Task brief
Please reproduce all of the entries exactly, without omitting any.

--*--

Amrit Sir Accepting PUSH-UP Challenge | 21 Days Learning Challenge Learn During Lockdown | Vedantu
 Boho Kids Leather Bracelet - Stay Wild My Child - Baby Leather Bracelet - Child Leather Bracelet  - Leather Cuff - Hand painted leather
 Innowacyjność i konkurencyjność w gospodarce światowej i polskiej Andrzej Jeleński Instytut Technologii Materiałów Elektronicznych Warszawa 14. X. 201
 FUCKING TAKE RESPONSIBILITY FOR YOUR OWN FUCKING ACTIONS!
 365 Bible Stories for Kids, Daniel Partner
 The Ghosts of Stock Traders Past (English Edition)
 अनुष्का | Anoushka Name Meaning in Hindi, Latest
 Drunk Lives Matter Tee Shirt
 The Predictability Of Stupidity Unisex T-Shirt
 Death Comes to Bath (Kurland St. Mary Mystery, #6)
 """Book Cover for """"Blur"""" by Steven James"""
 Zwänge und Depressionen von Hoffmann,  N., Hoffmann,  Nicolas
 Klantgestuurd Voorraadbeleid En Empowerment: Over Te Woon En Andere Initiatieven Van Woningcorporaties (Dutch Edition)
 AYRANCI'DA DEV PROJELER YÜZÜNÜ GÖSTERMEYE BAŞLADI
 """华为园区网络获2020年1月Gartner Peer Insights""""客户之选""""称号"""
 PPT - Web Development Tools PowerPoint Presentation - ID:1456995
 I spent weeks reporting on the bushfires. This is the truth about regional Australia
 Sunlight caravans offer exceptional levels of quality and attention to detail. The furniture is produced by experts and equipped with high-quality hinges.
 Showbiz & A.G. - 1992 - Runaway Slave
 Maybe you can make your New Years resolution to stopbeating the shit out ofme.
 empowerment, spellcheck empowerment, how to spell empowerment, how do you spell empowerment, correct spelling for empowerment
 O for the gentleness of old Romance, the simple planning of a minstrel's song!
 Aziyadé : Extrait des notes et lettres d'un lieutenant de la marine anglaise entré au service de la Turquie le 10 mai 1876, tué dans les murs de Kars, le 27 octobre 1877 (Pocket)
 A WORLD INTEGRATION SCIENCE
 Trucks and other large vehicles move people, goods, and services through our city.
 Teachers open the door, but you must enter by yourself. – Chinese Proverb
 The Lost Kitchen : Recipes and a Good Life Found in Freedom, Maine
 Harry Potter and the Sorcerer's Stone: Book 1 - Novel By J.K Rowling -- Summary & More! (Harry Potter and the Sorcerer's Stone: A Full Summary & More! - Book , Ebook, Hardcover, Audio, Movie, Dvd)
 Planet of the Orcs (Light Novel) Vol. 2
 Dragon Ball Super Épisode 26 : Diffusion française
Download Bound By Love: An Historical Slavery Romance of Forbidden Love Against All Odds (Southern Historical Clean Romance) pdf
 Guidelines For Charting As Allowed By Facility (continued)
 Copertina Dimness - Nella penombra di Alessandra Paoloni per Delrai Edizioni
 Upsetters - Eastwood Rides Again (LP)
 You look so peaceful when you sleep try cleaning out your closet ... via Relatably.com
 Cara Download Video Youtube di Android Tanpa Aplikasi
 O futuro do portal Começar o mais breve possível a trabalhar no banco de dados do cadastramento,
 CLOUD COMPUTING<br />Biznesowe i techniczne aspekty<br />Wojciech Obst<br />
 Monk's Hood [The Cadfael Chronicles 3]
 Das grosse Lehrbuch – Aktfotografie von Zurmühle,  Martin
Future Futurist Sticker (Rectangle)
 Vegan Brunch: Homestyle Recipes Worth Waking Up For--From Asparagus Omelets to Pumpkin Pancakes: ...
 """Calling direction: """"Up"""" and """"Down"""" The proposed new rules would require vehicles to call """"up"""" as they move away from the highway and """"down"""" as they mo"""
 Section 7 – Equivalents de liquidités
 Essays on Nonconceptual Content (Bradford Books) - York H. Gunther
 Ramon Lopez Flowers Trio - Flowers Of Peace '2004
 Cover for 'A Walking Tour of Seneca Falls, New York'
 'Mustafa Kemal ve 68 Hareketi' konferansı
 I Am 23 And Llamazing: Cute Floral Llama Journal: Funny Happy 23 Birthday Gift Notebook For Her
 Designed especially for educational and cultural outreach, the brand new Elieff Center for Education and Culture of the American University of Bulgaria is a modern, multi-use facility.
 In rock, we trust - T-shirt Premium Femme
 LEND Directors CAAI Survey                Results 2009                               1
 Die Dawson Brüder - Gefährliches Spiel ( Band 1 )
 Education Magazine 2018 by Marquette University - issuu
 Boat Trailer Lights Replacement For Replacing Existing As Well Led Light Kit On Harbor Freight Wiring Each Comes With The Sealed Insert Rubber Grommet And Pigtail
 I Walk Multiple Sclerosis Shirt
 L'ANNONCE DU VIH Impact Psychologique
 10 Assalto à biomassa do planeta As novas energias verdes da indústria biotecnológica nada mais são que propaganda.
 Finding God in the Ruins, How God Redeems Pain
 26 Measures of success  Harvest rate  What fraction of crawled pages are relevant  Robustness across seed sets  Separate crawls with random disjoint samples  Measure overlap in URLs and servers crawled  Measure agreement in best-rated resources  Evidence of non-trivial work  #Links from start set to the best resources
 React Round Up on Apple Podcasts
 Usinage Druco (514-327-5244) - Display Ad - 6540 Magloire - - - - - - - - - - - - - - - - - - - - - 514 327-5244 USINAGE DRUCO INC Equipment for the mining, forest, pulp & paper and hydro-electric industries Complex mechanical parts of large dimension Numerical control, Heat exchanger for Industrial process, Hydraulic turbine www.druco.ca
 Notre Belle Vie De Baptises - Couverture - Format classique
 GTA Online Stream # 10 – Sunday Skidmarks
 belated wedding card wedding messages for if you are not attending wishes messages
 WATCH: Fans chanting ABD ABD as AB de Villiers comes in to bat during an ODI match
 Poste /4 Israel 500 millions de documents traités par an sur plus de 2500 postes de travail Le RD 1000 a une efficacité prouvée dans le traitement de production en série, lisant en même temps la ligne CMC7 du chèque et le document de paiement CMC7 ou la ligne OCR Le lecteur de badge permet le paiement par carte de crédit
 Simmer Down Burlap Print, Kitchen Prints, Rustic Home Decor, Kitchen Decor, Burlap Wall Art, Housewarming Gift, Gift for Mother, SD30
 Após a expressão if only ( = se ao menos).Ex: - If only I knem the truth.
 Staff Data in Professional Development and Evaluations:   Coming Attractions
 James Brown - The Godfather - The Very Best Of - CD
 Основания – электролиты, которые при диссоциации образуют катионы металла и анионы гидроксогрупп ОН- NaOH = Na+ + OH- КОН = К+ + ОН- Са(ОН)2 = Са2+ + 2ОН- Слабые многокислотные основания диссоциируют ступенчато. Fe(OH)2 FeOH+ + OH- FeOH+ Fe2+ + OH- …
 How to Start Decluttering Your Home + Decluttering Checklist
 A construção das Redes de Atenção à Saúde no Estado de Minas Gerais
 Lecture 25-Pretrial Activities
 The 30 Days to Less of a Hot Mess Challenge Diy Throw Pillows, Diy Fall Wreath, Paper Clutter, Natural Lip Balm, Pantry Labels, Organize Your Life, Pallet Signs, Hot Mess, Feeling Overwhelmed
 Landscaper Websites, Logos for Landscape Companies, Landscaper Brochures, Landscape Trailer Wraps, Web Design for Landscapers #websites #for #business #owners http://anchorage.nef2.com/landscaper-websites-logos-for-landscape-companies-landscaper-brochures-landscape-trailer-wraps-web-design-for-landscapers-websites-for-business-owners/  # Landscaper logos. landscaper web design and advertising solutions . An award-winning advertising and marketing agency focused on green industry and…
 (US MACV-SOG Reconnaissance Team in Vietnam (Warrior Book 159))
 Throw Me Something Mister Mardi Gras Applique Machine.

--*--

Answer box
Amrit Sir Accepting PUSH-UP Challenge | 21 Days Learning Challenge Learn During Lockdown | Vedantu
 Boho Kids Leather Bracelet - Stay Wild My Child - Baby Leather Bracelet - Child Leather Bracelet  - Leather Cuff - Hand painted leather
 Innowacyjność i konkurencyjność w gospodarce światowej i polskiej Andrzej Jeleński Instytut Technologii Materiałów Elektronicznych Warszawa 14. X. 201
 FUCKING TAKE RESPONSIBILITY FOR YOUR OWN FUCKING ACTIONS!
 365 Bible Stories for Kids, Daniel Partner
 The Ghosts of Stock Traders Past (English Edition)
 अनुष्का | Anoushka Name Meaning in Hindi, Latest
 Drunk Lives Matter Tee Shirt
 The Predictability Of Stupidity Unisex T-Shirt
 Death Comes to Bath (Kurland St. Mary Mystery, #6)
 """Book Cover for """"Blur"""" by Steven James"""
 Zwänge und Depressionen von Hoffmann,  N., Hoffmann,  Nicolas
 Klantgestuurd Voorraadbeleid En Empowerment: Over Te Woon En Andere Initiatieven Van Woningcorporaties (Dutch Edition)
 AYRANCI'DA DEV PROJELER YÜZÜNÜ GÖSTERMEYE BAŞLADI
 """华为园区网络获2020年1月Gartner Peer Insights""""客户之选""""称号"""
 PPT - Web Development Tools PowerPoint Presentation - ID:1456995
 I spent weeks reporting on the bushfires. This is the truth about regional Australia
 Sunlight caravans offer exceptional levels of quality and attention to detail. The furniture is produced by experts and equipped with high-quality hinges.
 Showbiz & A.G. - 1992 - Runaway Slave
 Maybe you can make your New Years resolution to stopbeating the shit out ofme.
 empowerment, spellcheck empowerment, how to spell empowerment, how do you spell empowerment, correct spelling for empowerment
 O for the gentleness of old Romance, the simple planning of a minstrel's song!
 Aziyadé : Extrait des notes et lettres d'un lieutenant de la marine anglaise entré au service de la Turquie le 10 mai 1876, tué dans les murs de Kars, le 27 octobre 1877 (Pocket)
 A WORLD INTEGRATION SCIENCE
 Trucks and other large vehicles move people, goods, and services through our city.
 Teachers open the door, but you must enter by yourself. – Chinese Proverb
 The Lost Kitchen : Recipes and a Good Life Found in Freedom, Maine
 Harry Potter and the Sorcerer's Stone: Book 1 - Novel By J.K Rowling -- Summary & More! (Harry Potter and the Sorcerer's Stone: A Full Summary & More! - Book , Ebook, Hardcover, Audio, Movie, Dvd)
 Planet of the Orcs (Light Novel) Vol. 2
 Dragon Ball Super Épisode 26 : Diffusion française
Download Bound By Love: An Historical Slavery Romance of Forbidden Love Against All Odds (Southern Historical Clean Romance) pdf
 Guidelines For Charting As Allowed By Facility (continued)
 Copertina Dimness - Nella penombra di Alessandra Paoloni per Delrai Edizioni
 Upsetters - Eastwood Rides Again (LP)
 You look so peaceful when you sleep try cleaning out your closet ... via Relatably.com
 Cara Download Video Youtube di Android Tanpa Aplikasi
 O futuro do portal Começar o mais breve possível a trabalhar no banco de dados do cadastramento,
 CLOUD COMPUTING<br />Biznesowe i techniczne aspekty<br />Wojciech Obst<br />
 Monk's Hood [The Cadfael Chronicles 3]
 Das grosse Lehrbuch – Aktfotografie von Zurmühle,  Martin
Future Futurist Sticker (Rectangle)
 Vegan Brunch: Homestyle Recipes Worth Waking Up For--From Asparagus Omelets to Pumpkin Pancakes: ...
 """Calling direction: """"Up"""" and """"Down"""" The proposed new rules would require vehicles to call """"up"""" as they move away from the highway and """"down"""" as they mo"""
 Section 7 – Equivalents de liquidités
 Essays on Nonconceptual Content (Bradford Books) - York H. Gunther
 Ramon Lopez Flowers Trio - Flowers Of Peace '2004
 Cover for 'A Walking Tour of Seneca Falls, New York'
 'Mustafa Kemal ve 68 Hareketi' konferansı
 I Am 23 And Llamazing: Cute Floral Llama Journal: Funny Happy 23 Birthday Gift Notebook For Her
 Designed especially for educational and cultural outreach, the brand new Elieff Center for Education and Culture of the American University of Bulgaria is a modern, multi-use facility.
 In rock, we trust - T-shirt Premium Femme
 LEND Directors CAAI Survey                Results 2009                               1
 Die Dawson Brüder - Gefährliches Spiel ( Band 1 )
 Education Magazine 2018 by Marquette University - issuu
 Boat Trailer Lights Replacement For Replacing Existing As Well Led Light Kit On Harbor Freight Wiring Each Comes With The Sealed Insert Rubber Grommet And Pigtail
 I Walk Multiple Sclerosis Shirt
 L'ANNONCE DU VIH Impact Psychologique
 10 Assalto à biomassa do planeta As novas energias verdes da indústria biotecnológica nada mais são que propaganda.
 Finding God in the Ruins, How God Redeems Pain
 26 Measures of success  Harvest rate  What fraction of crawled pages are relevant  Robustness across seed sets  Separate crawls with random disjoint samples  Measure overlap in URLs and servers crawled  Measure agreement in best-rated resources  Evidence of non-trivial work  #Links from start set to the best resources
 React Round Up on Apple Podcasts
 Usinage Druco (514-327-5244) - Display Ad - 6540 Magloire - - - - - - - - - - - - - - - - - - - - - 514 327-5244 USINAGE DRUCO INC Equipment for the mining, forest, pulp & paper and hydro-electric industries Complex mechanical parts of large dimension Numerical control, Heat exchanger for Industrial process, Hydraulic turbine www.druco.ca
 Notre Belle Vie De Baptises - Couverture - Format classique
 GTA Online Stream # 10 – Sunday Skidmarks
 belated wedding card wedding messages for if you are not attending wishes messages
 WATCH: Fans chanting ABD ABD as AB de Villiers comes in to bat during an ODI match
 Poste /4 Israel 500 millions de documents traités par an sur plus de 2500 postes de travail Le RD 1000 a une efficacité prouvée dans le traitement de production en série, lisant en même temps la ligne CMC7 du chèque et le document de paiement CMC7 ou la ligne OCR Le lecteur de badge permet le paiement par carte de crédit
 Simmer Down Burlap Print, Kitchen Prints, Rustic Home Decor, Kitchen Decor, Burlap Wall Art, Housewarming Gift, Gift for Mother, SD30
 Após a expressão if only ( = se ao menos).Ex: - If only I knem the truth.
 Staff Data in Professional Development and Evaluations:   Coming Attractions
 James Brown - The Godfather - The Very Best Of - CD
 Основания – электролиты, которые при диссоциации образуют катионы металла и анионы гидроксогрупп ОН- NaOH = Na+ + OH- КОН = К+ + ОН- Са(ОН)2 = Са2+ + 2ОН- Слабые многокислотные основания диссоциируют ступенчато. Fe(OH)2 FeOH+ + OH- FeOH+ Fe2+ + OH- …
 How to Start Decluttering Your Home + Decluttering Checklist
 A construção das Redes de Atenção à Saúde no Estado de Minas Gerais
 Lecture 25-Pretrial Activities
 The 30 Days to Less of a Hot Mess Challenge Diy Throw Pillows, Diy Fall Wreath, Paper Clutter, Natural Lip Balm, Pantry Labels, Organize Your Life, Pallet Signs, Hot Mess, Feeling Overwhelmed
 Landscaper Websites, Logos for Landscape Companies, Landscaper Brochures, Landscape Trailer Wraps, Web Design for Landscapers #websites #for #business #owners http://anchorage.nef2.com/landscaper-websites-logos-for-landscape-companies-landscaper-brochures-landscape-trailer-wraps-web-design-for-landscapers-websites-for-business-owners/  # Landscaper logos. landscaper web design and advertising solutions . An award-winning advertising and marketing agency focused on green industry and…
 (US MACV-SOG Reconnaissance Team in Vietnam (Warrior Book 159))
 Throw Me Something Mister Mardi Gras Applique Machine.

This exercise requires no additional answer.